The center of the room contains many cases filled with fossils and bone replicas. Scroll down to view the many exciting "Skeletons in our Closet..."
30-Million year-old Tortoises from Nebraska
Smallest and largest specimens are loaned courtesy of Steve and Suzan Hutchens.
From the Vertebrate Paleontology collection.
Bony Fishes
Fishes have hard skeletons that often preserve as flattened, carbonized impressions of their bones or scales. These specimens are from diverse fossil localities ranging in age from 100 to 50 million years old. They show exquisite preservation, mostly because they were fossilized rapidly without transport of the bones prior to burial. Original specimens and cast replicas from the Vertebrate Paleontology collection.

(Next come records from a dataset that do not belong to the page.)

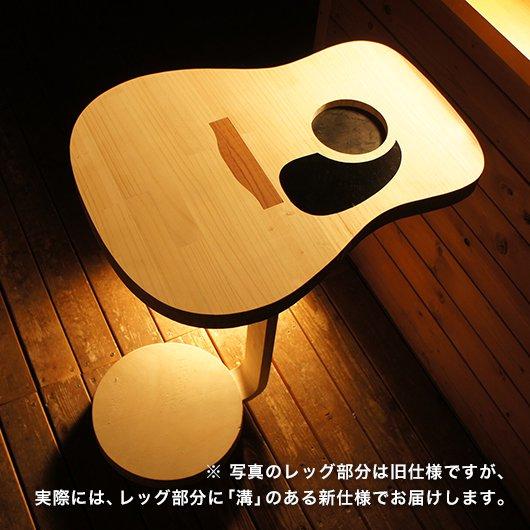 ギターテーブル DREADNOUGHTタイプ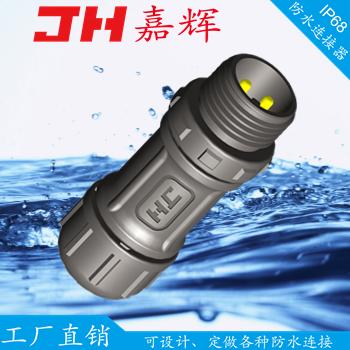 JH-M12 防水连接器 防水线;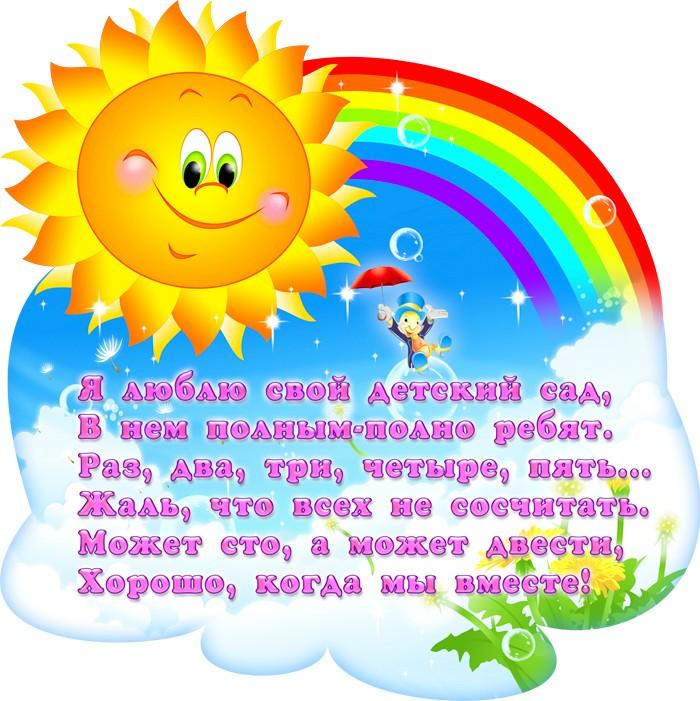 Красивые стихи про детский сад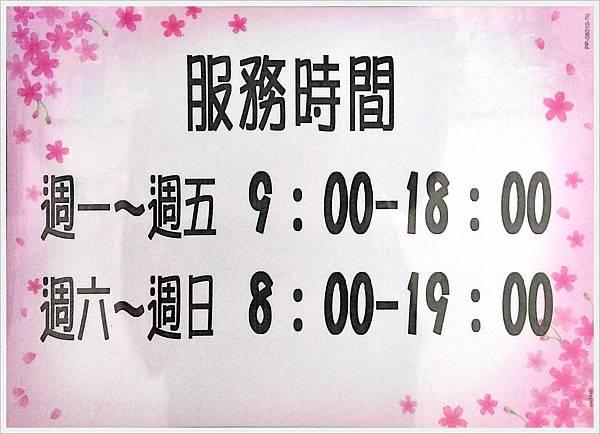 斗六遊客中心服務時間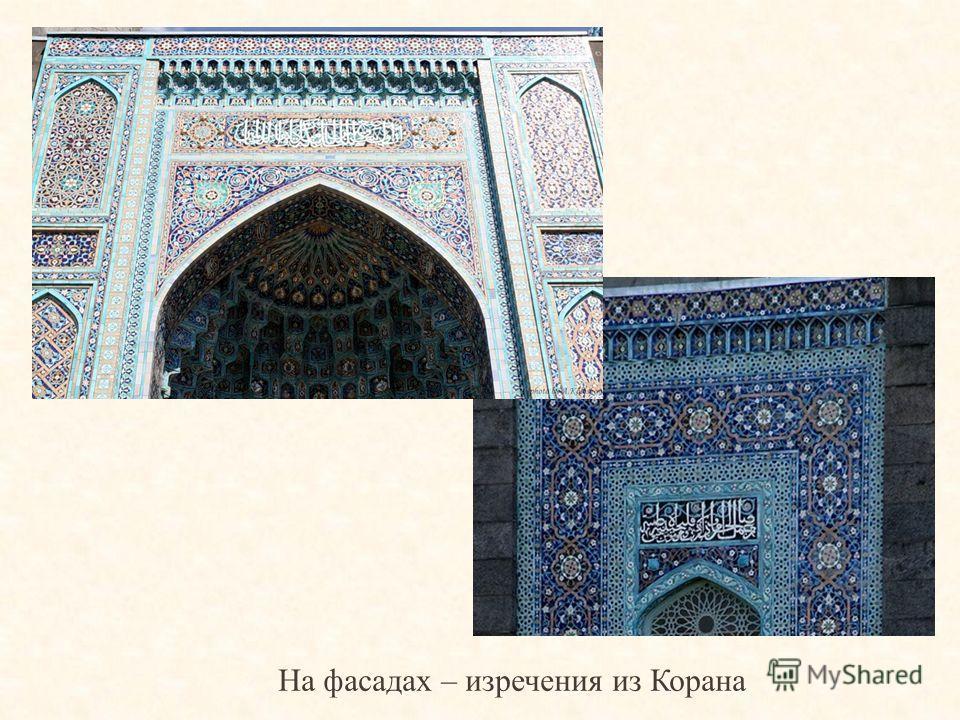 На фасадах – изречения из Корана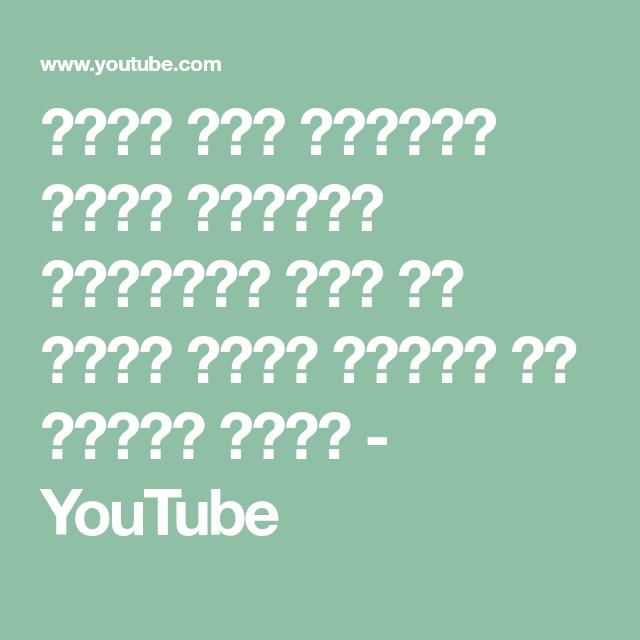 ምክትል ርዕሰ መስተዳድር ዶክተር ደብረጺዮን ገብረሚካኤል በአቶ ለማ መገርሳ የሽኝት ፕሮግራም ላይ ያደረጉት ንግግር Youtube Youtube Math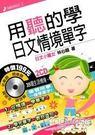 用聽的學日文情境單字【附2CD】...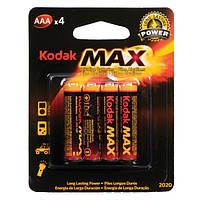Батарейка Kodak Max AAA 4 шт N30704020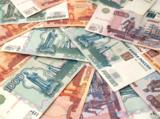 деньги,_денежные
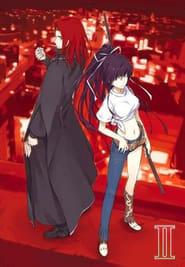 Toaru Majutsu no Index: Temporada 2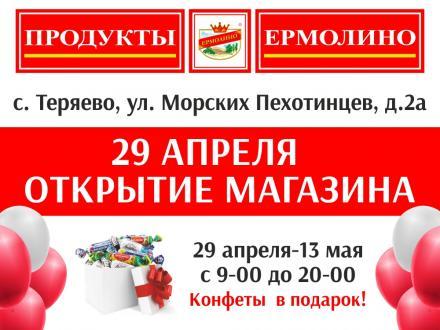 Открытие магазина в с. Теряево Московской области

Three-toed Transitional Horse
This 18-million-year-old Miocene full-grown adult horse, Parahippus leonensis, was collected from the Thomas farm fossil preserve in northern Florida. Since the 1930's, tens of thousands of individual Parahippus bones have been collected from this fossil site. Para-, "side"; -hippus, "horse which means side-toed horse, has three toes. Based on the shape of its teeth, paleontologists believe that Parahippus ate both leaves and grass and represents the evolutionary transition between primitive browsing leaf-eaters and advanced grazing horses like the modern day Equus. Composite reconstructed skeleton of fossil bones collected by the FLMNH.